Apollo Commonwealth Marine Reserve
|Area||1184 km2 (118 400 ha)|
|Types of zoning||Multiple Use Zone - IUCN Category VI|
Major conservation values
- Ecosystems, habitats and communities associated with the Western Bass Strait Shelf Transition and the Bass Strait Shelf Province and associated with the sea-floor features: deep/hole/valley and shelf
- Important migration area for: blue, fin, sei and humpback whales
- Important foraging area for: black-browed and shy albatross, Australasian gannet, short-tailed shearwater, and crested tern
- Cultural and heritage site: wreck of the MV City of Rayville
The Apollo Commonwealth Marine Reserve represents the continental shelf that extends from South Australia to the west of Tasmania.

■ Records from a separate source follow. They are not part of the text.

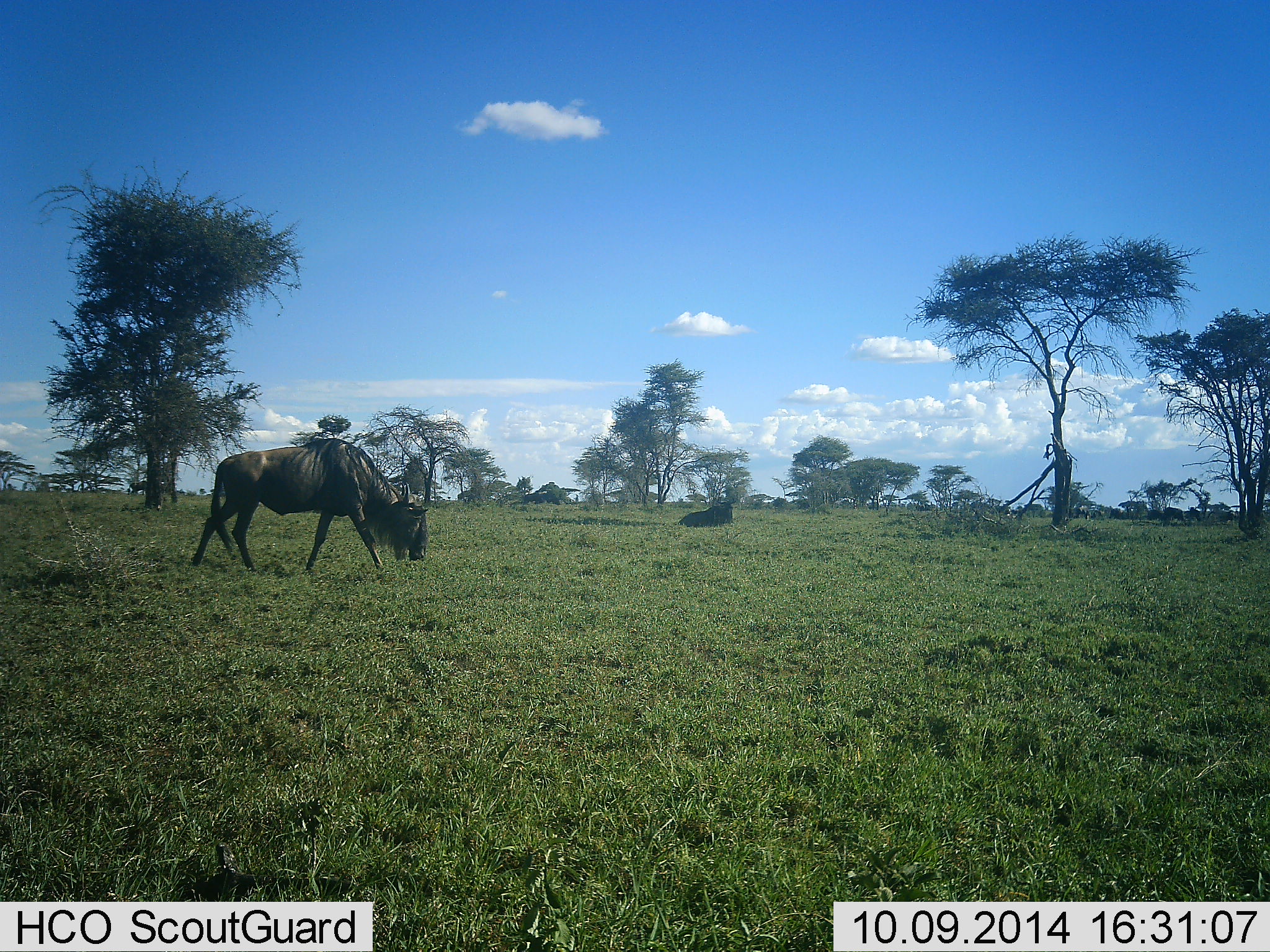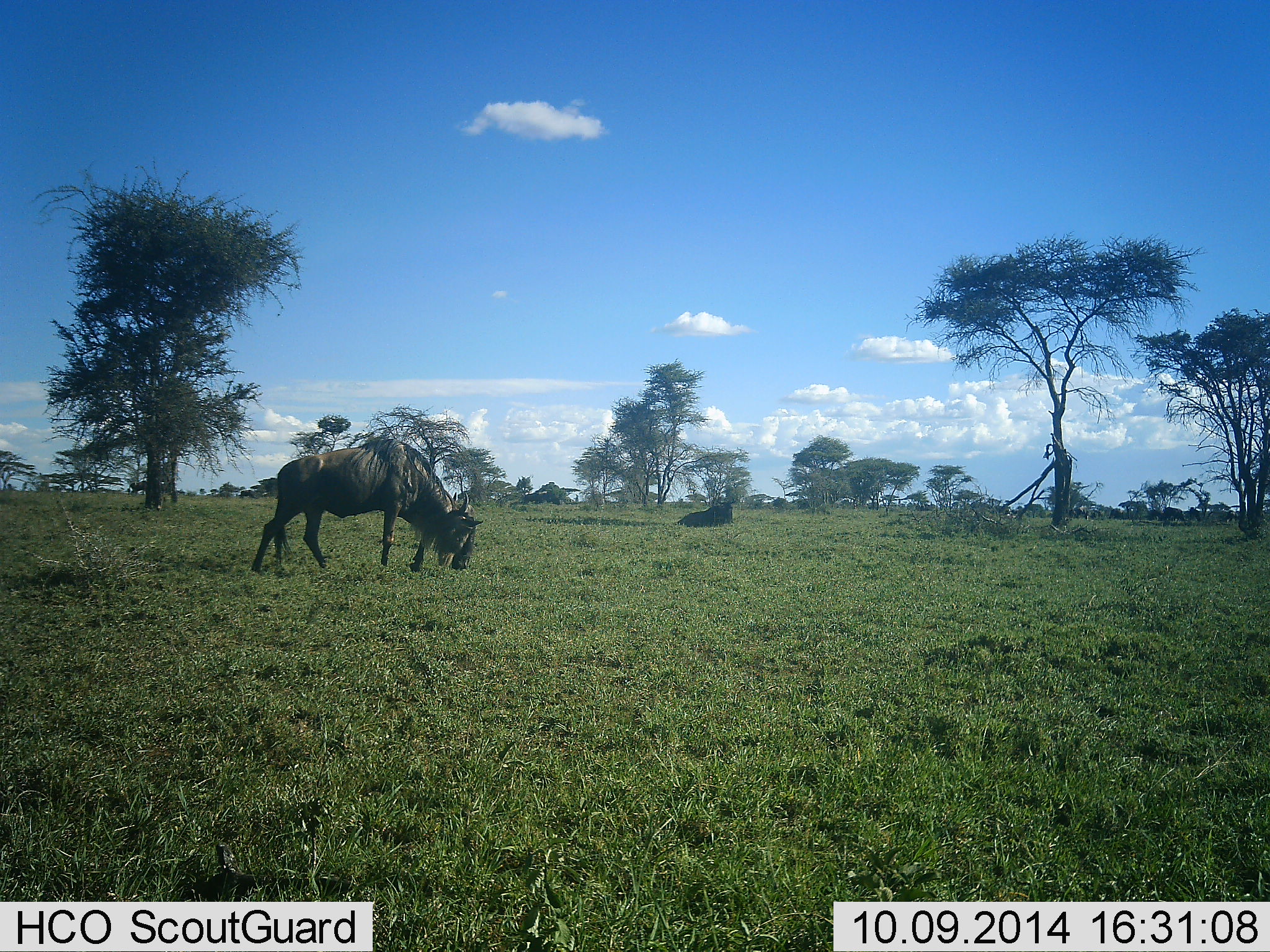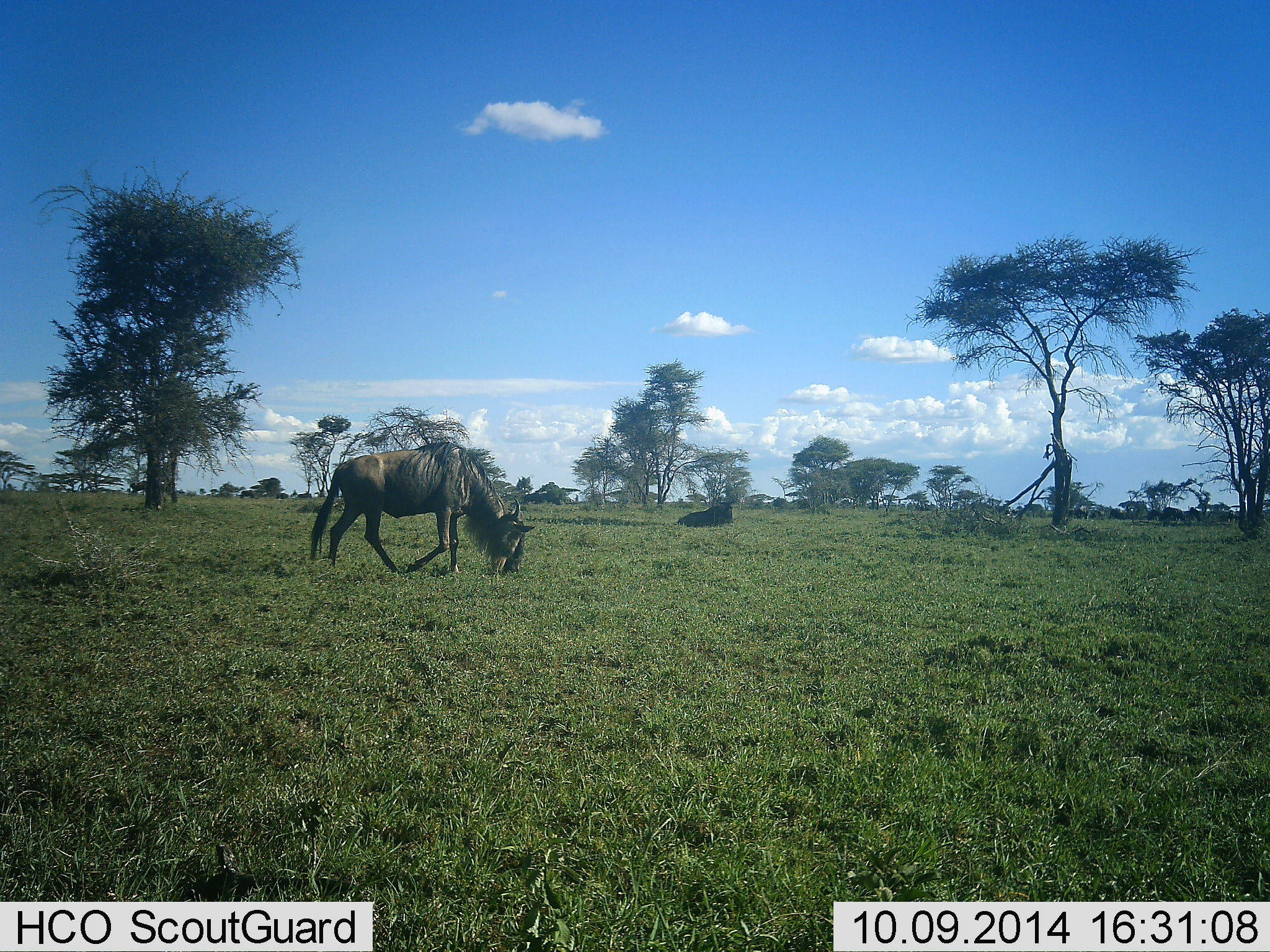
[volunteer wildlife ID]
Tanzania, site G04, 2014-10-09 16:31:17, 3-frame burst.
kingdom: Animalia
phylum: Chordata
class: Mammalia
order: Artiodactyla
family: Bovidae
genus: Connochaetes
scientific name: Connochaetes taurinus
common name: blue wildebeest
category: wildebeest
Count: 2.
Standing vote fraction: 10%.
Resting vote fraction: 70%.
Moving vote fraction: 40%.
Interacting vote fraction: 0%.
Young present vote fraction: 0%.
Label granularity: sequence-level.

The cool waters of the reserve are less than 50 m deep near Cape Otway. The reserve includes the Otway Depression, a 100 m deep undersea valley joining the Bass Basin to the open ocean. This valley was an outlet channel for the ancient Bass Lake and mainland river systems, which existed during the last ice age.
The waters of the reserve are exposed to large swell waves generated from the south-west and strong tidal flows. The sea floor has many rocky reef patches interspersed with areas of sediment and, in places, has rich, benthic fauna dominated by sponges.
Seabirds, dolphins, seals and white shark forage in the reserve, and blue whales migrate through Bass Strait.
The MV City of Rayville, a United States of America freighter, which lies in the reserve south of Cape Otway, was sunk in 1940 by a mine.
All fourteen reserves in the South-east are managed under the South-east Commonwealth Marine Reserves Network Management Plan 2013-23. This Management Plan sets out the zoning, allowable activities and rules for use within South-east marine reserves until 2023.